How does an airline run out of deicing fluid in the middle of February in Chicago?
That was a question that thousands of people were asking this weekend when Southwest Airlines had to cancel hundreds of flights because it said it ran short of glycol, the fluid necessary to make sure that ice doesn’t build up on the aircraft to make for a safe take-off.
Certainly, no one could argue with the necessity of this safety measure, but it had everyone scrambling for new flights and everyone wondering how this could happen when these flights are scheduled months in advance and weather forecasts are now relatively accurate days in advance. Southwest said it was difficult to anticipate the snowy conditions in Chicago, which is understandable if you live in the dark ages and don’t look at any weather websites or their tv channels, but Sunday wasn’t the first time that this had happened to Southwest at Midway.

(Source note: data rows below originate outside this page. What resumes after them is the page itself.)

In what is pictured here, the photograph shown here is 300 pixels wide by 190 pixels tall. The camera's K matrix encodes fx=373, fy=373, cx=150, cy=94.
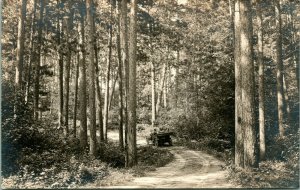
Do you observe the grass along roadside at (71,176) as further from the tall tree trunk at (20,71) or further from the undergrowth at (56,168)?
the tall tree trunk at (20,71)

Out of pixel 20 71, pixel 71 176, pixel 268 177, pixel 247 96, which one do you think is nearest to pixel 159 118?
pixel 20 71

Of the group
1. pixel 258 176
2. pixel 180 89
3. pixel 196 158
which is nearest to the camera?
pixel 258 176

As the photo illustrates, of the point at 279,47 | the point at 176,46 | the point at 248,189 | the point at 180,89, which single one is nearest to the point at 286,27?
the point at 279,47

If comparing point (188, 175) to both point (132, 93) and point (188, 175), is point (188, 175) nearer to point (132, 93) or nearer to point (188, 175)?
point (188, 175)

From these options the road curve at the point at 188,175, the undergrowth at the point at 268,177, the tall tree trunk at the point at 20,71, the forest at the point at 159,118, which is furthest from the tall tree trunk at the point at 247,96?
the tall tree trunk at the point at 20,71

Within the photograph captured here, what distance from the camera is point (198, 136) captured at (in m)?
29.8

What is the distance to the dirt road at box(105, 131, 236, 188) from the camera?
1169 cm

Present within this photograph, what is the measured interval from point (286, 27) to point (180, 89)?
1319 cm

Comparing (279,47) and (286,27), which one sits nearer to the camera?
(279,47)

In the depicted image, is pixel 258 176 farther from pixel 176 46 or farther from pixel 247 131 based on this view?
pixel 176 46

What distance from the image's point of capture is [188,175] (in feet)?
47.9

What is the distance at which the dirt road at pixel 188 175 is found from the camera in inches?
460

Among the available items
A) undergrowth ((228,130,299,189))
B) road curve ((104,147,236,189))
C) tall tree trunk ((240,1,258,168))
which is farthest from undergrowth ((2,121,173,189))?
tall tree trunk ((240,1,258,168))

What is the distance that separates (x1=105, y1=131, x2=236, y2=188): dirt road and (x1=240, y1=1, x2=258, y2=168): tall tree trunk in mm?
1219
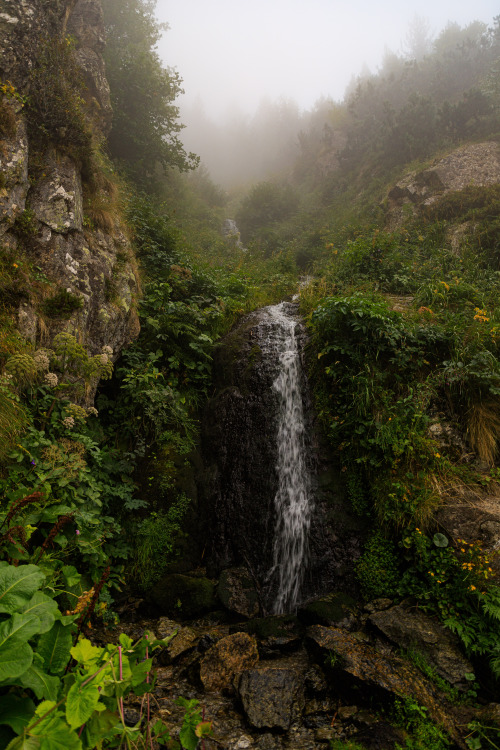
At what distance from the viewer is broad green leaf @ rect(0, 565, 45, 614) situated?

A few days after Christmas, 90 Southwest Airlines Midway flights were canceled due to delays caused by their inability to de-ice planes, according to a statement from the airline at that time. The airline blamed freezing conditions at Midway Airport for slowing down de-ice crews around the holidays.
Apologies certainly were profuse over this past weekend from the Dallas-based airline, but representatives appeared to be unclear about specific compensation for passengers for failing to meet its commitment. In the U.S., in the event of a delay, a few airlines may say that they will try to transfer you to another carrier, but the decision is theirs. Other airlines only offer a seat on their own next-available flight, which in the case of Southwest this past weekend was very uncertain.
How can a major airline just say sorry and go on with business as usual? In Europe, if your flight has been delayed by at least three hours or cancelled then you have the right to compensation under European law. Under EU Flight Compensation Regulation 261/2004, the amounts available to stranded passengers start around €250 ($307 USD) for flights of less than 1,500 kilometers (about 930 miles) that are delayed by at least three hours and go up to €600 (about $737 USD) for flights of more than 3,500 kilometers (about 2,200 miles) between an EU and non-EU airport, delayed by at least four hours.
And it’s certainly questionable about Southwest representatives trying to have this major incident fall under the category of “weather-related” delays. Passengers told the media that getting a hold of the airlines to try to change plans was nearly impossible. Some stranded passengers were forced to sleep on the floor of Midway Airport.
Apparently, Southwest received a delivery of the de-icing fluid Monday morning and reported that things were expected to get back to normal. But it still had many stranded passengers wondering why other airlines at Chicago’s busy airports were still flying without de-icing fluid quantity issues, and why Congress hasn’t become more proactive in regulating this type of inexcusable behavior.
Perhaps it will when someone from Congress is on one of those stranded planes.